Laurence Cachera estime que « l’État est très complaisant avec Vinci » : « Les mesures compensatoires communiquées dans l’arrêté préfectoral d’août 2018 ont été modifiées régulièrement depuis. Qu’est-ce qui nous garantit qu’il n’y a pas une dégradation de ces mesures ? Le calendrier de mise en œuvre semble changer au bon vouloir de l’entreprise. »
Vinci confirme à Reporterre que de très nombreuses modifications des mesures ont été actées, « grâce à un dialogue régulier et constructif avec les services de l’État, souvent pour mieux adapter les actions à la réalité du terrain ».

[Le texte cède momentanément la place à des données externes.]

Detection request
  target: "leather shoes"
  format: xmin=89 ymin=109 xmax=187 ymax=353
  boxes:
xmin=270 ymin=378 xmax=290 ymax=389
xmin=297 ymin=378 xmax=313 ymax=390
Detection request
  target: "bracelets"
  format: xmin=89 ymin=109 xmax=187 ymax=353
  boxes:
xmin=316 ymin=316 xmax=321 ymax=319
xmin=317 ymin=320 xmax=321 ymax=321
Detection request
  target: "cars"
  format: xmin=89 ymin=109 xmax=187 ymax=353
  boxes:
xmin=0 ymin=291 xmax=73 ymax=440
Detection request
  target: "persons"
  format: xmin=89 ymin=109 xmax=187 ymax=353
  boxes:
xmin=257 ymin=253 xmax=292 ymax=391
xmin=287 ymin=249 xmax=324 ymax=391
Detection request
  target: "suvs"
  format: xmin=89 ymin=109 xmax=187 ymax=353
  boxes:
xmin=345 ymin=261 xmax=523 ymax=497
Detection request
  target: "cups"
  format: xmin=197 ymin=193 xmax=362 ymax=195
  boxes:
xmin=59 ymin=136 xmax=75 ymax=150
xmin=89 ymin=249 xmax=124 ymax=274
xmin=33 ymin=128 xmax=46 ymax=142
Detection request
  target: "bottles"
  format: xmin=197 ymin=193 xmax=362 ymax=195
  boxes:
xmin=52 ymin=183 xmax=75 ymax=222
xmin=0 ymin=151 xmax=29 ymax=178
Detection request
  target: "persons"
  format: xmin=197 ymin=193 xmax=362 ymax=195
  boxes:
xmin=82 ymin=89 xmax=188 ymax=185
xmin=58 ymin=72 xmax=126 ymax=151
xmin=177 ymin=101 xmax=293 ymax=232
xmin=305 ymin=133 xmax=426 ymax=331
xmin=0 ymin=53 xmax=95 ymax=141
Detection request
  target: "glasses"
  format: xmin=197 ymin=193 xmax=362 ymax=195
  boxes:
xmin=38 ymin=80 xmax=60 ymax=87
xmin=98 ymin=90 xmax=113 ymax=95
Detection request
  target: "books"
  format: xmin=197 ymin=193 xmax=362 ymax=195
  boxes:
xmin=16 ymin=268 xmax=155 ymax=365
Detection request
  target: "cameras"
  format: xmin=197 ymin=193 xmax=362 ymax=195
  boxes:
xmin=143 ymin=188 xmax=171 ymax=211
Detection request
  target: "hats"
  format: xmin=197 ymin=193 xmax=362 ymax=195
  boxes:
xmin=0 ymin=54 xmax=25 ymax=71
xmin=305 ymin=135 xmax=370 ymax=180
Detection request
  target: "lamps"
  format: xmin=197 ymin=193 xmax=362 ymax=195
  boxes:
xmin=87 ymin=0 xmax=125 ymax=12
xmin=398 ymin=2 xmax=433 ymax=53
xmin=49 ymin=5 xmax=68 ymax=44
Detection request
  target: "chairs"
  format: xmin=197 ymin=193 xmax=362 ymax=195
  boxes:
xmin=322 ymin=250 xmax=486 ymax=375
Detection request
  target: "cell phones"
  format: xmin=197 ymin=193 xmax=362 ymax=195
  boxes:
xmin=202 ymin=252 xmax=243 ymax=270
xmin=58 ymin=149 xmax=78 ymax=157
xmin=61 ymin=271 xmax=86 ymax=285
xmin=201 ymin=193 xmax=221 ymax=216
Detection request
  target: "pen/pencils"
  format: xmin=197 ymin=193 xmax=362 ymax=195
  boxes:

« Un écoblanchiment totalement abusif »
Stéphane Giraud, directeur d’Alsace Nature, explique que la mesure non fonctionnelle de la gagée velue, qui n’est dans les faits pas viable pour la plante, n’est pas un cas isolé. Il cite celui de Molsheim, où une zone humide devait être créée, sans pour autant avoir décaissé suffisamment le site. La mesure sera donc « non fonctionnelle », d’après lui. Il pointe aussi les zones de reboisement : « Sur certains sites, des arbres plantés sont déjà morts. Sur d’autres, des peupliers sont plantés en ligne, correspondant à des écosystèmes très pauvres. »
Dans la même veine, à quelques kilomètres de Kolbsheim, Vincent Schmidt présente le site de compensation d’Osthoffen, où des arbres ont été coupés : « J’ai du mal à saisir la pertinence de cette mesure compensatoire. » Selon Vinci, ces arbres ont été coupés pour « creuser une mare conformément au plan de gestion ». « Ici, il s’agit d’une simple modification d’un milieu naturel », conclut l’écologiste.
Plus globalement, pour Christophe Brua, les mesures compensatoires constituent « un écoblanchiment totalement abusif » : « Les industriels produisent de la littérature mettant en valeur leurs actions. Ils sont très bons pour ça. On a l’impression que tout va bien dans le meilleur des mondes, mais je ne compte plus le nombre de mesures compensatoires défectueuses constatées dans ma carrière. C’est à chaque fois une nouvelle perte réelle de biodiversité et l’État laisse faire. Tout le monde parle d’écologie mais l’artificialisation continue, malgré les beaux discours. »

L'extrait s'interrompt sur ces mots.